Now, Republicans dissatisfied with Boehner’s leadership don’t need to have a majority of votes in the conference to support an alternative; all they need to do is have enough votes to veto or blackball a specific candidate for Speaker whom they deem to be unacceptable.
Next week during the Speaker’s vote, if 29 Republicans decide that they will not vote for Boehner to continue as Speaker, he doesn’t get to be Speaker unless he convinces a Democrat to vote for him.
The question remains whether 29 House Republicans will inform the House Conference that they want a new vote for Speaker behind closed doors before the Jan. 6 floor vote to make it clear that Boehner does not have the votes to retain his post. If this occurs, the Boehner Speakership is over and the backroom deal-cutting begins.
There will be tremendous pressure on freshman House members, in particular, to join the push against Boehner. Groups like FreedomWorks have sent emails to their supporters urging a change. This is the most important vote that members of Congress take after being sworn in.
FreedomWorks President Matt Kibbe in a released statement on Saturday said, “With a growing Republican majority in the House and a historically high number of liberty-voting fiscal conservatives within it, there is an urgent need replace Speaker Boehner with fresh, bold leadership that better represents the views of the whole caucus.”

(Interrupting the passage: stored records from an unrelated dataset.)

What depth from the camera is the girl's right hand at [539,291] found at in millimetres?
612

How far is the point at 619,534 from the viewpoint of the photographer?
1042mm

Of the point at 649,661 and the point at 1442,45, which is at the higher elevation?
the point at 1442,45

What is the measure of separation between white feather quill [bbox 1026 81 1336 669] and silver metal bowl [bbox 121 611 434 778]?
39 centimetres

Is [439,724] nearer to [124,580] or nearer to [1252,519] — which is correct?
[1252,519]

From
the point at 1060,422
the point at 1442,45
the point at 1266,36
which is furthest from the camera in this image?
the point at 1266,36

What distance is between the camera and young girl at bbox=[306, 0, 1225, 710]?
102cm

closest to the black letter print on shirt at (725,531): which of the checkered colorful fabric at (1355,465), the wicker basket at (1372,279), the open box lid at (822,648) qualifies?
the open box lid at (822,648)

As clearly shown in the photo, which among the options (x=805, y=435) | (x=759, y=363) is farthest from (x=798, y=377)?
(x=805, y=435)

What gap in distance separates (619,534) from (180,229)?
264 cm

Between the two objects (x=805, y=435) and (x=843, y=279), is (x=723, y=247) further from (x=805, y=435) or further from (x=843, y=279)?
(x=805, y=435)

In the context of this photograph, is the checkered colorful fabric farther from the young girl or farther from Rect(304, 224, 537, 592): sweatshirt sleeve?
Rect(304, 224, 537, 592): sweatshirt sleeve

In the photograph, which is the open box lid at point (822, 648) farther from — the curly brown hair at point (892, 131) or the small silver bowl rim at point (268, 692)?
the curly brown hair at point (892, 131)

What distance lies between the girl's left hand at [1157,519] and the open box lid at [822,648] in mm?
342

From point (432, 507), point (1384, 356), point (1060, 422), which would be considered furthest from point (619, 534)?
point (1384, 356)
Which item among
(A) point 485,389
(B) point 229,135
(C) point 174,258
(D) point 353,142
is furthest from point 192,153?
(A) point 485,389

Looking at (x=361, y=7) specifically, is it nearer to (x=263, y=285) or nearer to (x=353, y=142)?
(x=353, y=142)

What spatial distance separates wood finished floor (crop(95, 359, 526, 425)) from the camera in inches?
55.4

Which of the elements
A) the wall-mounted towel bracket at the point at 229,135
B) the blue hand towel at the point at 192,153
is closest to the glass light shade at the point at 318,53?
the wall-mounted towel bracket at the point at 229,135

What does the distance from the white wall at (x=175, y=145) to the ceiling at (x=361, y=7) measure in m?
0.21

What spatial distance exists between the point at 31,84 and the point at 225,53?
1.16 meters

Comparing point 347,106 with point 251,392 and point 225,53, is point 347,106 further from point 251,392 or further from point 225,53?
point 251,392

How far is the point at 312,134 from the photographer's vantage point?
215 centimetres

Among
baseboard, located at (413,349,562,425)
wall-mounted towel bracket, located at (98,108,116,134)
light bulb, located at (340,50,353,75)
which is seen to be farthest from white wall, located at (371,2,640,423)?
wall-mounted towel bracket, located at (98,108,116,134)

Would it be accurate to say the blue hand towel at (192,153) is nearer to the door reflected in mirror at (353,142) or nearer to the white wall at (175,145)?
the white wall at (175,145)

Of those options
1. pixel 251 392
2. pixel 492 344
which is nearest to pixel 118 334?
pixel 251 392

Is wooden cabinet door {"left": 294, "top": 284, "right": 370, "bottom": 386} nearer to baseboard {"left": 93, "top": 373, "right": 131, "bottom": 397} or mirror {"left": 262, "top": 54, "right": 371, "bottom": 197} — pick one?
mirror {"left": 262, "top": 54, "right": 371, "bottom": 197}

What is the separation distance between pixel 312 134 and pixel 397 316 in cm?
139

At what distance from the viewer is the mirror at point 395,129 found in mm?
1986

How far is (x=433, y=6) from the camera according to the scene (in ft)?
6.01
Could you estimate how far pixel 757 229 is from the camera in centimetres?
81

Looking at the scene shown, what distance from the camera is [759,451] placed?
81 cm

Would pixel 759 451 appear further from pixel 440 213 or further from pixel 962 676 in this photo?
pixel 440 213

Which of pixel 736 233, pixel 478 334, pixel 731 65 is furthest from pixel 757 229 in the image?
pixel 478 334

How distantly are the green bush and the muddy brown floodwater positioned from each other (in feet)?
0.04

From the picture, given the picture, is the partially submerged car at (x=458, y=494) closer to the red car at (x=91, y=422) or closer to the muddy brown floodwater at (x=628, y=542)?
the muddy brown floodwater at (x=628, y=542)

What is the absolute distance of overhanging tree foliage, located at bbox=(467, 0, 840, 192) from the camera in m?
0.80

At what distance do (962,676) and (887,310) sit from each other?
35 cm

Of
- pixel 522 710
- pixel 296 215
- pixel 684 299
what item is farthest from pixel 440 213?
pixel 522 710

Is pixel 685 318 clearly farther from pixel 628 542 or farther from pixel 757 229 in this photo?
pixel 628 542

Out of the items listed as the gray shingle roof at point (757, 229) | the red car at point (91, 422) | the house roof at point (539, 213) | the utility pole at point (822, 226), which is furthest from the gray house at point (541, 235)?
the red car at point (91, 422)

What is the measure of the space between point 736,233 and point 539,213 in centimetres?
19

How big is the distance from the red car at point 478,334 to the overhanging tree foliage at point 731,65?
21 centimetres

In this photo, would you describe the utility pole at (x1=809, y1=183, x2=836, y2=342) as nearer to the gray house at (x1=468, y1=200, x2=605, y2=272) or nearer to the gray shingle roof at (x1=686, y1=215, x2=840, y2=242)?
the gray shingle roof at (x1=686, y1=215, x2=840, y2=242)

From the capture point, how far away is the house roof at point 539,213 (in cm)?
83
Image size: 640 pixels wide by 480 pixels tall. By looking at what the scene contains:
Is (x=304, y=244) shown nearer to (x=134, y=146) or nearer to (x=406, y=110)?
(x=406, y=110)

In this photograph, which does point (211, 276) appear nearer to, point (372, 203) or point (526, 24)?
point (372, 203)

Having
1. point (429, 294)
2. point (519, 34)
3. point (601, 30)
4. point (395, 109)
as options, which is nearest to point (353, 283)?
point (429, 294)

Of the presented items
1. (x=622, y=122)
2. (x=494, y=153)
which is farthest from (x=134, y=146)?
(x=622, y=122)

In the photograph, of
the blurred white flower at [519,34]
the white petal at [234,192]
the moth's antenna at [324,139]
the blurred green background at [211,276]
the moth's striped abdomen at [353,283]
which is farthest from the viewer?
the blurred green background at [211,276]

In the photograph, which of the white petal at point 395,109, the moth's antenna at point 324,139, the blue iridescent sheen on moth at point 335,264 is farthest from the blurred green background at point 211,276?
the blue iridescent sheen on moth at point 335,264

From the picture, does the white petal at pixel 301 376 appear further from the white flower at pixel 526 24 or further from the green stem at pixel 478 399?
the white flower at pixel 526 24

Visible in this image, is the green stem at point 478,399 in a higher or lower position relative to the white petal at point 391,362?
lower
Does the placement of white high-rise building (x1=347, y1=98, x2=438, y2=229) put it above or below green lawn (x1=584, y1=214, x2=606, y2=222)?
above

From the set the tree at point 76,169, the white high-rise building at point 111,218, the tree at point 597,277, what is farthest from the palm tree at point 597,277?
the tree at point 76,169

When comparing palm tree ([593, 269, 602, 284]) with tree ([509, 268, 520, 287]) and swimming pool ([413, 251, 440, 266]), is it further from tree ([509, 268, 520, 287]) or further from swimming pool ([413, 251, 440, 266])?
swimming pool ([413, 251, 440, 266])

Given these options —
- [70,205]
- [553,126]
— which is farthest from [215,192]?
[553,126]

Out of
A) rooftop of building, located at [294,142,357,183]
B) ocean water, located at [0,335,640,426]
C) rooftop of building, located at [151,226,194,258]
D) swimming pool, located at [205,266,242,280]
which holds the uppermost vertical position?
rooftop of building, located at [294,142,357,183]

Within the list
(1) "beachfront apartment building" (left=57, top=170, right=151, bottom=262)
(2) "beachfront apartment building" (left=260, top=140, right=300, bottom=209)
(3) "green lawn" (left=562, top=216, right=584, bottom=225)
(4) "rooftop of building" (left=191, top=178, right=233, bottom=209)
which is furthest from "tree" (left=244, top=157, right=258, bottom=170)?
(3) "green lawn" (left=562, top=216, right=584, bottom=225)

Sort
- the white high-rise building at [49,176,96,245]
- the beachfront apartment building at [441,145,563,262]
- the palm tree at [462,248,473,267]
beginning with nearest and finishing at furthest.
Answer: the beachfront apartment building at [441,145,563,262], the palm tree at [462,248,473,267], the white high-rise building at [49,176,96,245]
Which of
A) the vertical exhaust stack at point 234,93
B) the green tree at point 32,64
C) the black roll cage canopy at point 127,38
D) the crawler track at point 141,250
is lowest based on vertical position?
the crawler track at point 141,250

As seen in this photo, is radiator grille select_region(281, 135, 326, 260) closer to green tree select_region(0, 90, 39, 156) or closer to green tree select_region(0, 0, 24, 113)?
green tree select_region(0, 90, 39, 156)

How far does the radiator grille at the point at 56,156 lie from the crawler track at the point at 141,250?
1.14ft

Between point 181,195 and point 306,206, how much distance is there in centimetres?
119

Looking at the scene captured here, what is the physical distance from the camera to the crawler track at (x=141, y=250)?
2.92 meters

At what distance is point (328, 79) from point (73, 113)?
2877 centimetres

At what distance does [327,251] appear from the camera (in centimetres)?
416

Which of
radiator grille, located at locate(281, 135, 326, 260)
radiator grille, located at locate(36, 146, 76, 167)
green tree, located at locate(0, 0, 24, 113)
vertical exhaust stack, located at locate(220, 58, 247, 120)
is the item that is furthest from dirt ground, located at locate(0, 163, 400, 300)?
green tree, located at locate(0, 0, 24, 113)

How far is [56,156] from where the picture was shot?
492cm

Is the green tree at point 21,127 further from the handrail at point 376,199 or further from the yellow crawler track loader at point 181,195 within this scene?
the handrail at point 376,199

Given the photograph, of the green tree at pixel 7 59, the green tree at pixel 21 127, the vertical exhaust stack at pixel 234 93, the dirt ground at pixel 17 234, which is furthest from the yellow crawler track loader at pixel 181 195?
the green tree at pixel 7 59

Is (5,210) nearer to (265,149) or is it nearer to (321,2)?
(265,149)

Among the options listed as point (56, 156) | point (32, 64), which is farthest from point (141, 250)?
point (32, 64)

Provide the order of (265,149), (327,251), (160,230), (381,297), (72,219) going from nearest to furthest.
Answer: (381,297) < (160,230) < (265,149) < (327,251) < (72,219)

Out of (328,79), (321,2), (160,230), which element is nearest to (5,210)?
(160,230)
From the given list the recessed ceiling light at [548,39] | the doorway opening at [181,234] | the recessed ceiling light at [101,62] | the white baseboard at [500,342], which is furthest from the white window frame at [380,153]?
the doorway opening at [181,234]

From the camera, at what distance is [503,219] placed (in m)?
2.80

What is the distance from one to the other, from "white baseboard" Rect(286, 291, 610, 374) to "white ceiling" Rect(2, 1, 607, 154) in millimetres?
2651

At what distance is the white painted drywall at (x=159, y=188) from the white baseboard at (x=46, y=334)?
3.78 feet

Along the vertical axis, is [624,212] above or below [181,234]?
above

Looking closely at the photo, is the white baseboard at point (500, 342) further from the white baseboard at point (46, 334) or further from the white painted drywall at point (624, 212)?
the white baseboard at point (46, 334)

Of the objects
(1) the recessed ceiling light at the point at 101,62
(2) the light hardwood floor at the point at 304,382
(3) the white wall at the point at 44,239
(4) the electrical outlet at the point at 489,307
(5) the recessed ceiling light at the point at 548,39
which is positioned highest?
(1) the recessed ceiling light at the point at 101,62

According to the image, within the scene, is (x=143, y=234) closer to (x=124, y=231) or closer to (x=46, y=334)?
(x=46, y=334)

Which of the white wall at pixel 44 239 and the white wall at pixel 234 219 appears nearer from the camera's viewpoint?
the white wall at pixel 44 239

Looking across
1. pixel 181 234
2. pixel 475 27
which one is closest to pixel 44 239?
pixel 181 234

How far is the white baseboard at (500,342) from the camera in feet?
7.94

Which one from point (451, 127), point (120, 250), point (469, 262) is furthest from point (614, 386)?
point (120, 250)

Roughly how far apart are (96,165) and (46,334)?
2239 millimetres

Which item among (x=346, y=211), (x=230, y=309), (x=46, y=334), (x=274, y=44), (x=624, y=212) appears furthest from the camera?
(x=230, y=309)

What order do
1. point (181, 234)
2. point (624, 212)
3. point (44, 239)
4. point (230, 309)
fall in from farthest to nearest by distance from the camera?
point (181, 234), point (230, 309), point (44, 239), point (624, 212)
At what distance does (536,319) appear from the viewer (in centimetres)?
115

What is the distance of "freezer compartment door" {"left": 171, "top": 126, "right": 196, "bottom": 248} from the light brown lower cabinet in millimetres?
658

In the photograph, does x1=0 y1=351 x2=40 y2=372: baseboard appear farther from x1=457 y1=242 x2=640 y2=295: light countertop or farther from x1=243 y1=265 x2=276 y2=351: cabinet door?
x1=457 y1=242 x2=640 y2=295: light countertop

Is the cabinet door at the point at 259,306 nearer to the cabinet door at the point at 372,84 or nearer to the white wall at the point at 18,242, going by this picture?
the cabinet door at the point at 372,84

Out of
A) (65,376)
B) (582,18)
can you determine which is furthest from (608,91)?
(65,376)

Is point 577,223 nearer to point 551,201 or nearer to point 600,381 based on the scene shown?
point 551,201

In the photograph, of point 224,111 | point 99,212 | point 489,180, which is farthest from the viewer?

“Speaker Boehner has kicked fiscal conservatives off committee positions for voting against his wishes, caved on numerous massive spending bills at the eleventh hour, and abused the legislative process to stomp out opposition by holding surprise votes and giving members little time to actually read the bills before they vote,” Kibbe added. “An effective Speaker would be someone who leads through action, consistently doing what Republicans promised the American people they would do. We need someone willing to shake up the status quo.”
Three out of Iowa’s four members of Congress are Republican. We know that Congressman Steve King will not vote for Boehner after the op/ed he wrote Sunday on Breitbart News.
King wrote, “We need a Speaker who will help us all keep our oath, including his own, to the Constitution, not one who has consistently blocked our efforts to keep ours. I will vote for an alternative candidate for Speaker. I can’t vote for John Boehner again.”
Gohmert is a friend of Congressman Steve King (R-IA) and it is likely, though I don’t know for sure, that he was one of his congressional friends who encouraged him to run. Will Congressmen-elect David Young and Rod Blum join King in opposition to Boehner?
Young in Iowa’s 3rd Congressional District replaces retiring Congressman Tom Latham. He had Speaker John Boehner campaign for him in the last days leading up to the election. It is uncertain how he will vote. Blum in Iowa’s 1st Congressional District could join a potential coalition against Boehner. With his ties to the liberty wing of the Republican Party it seems likely that he would prefer Gohmert or Yoho over Boehner for the Speaker’s gavel.
We will find out Tuesday just how widespread the discontent among the Republican members is.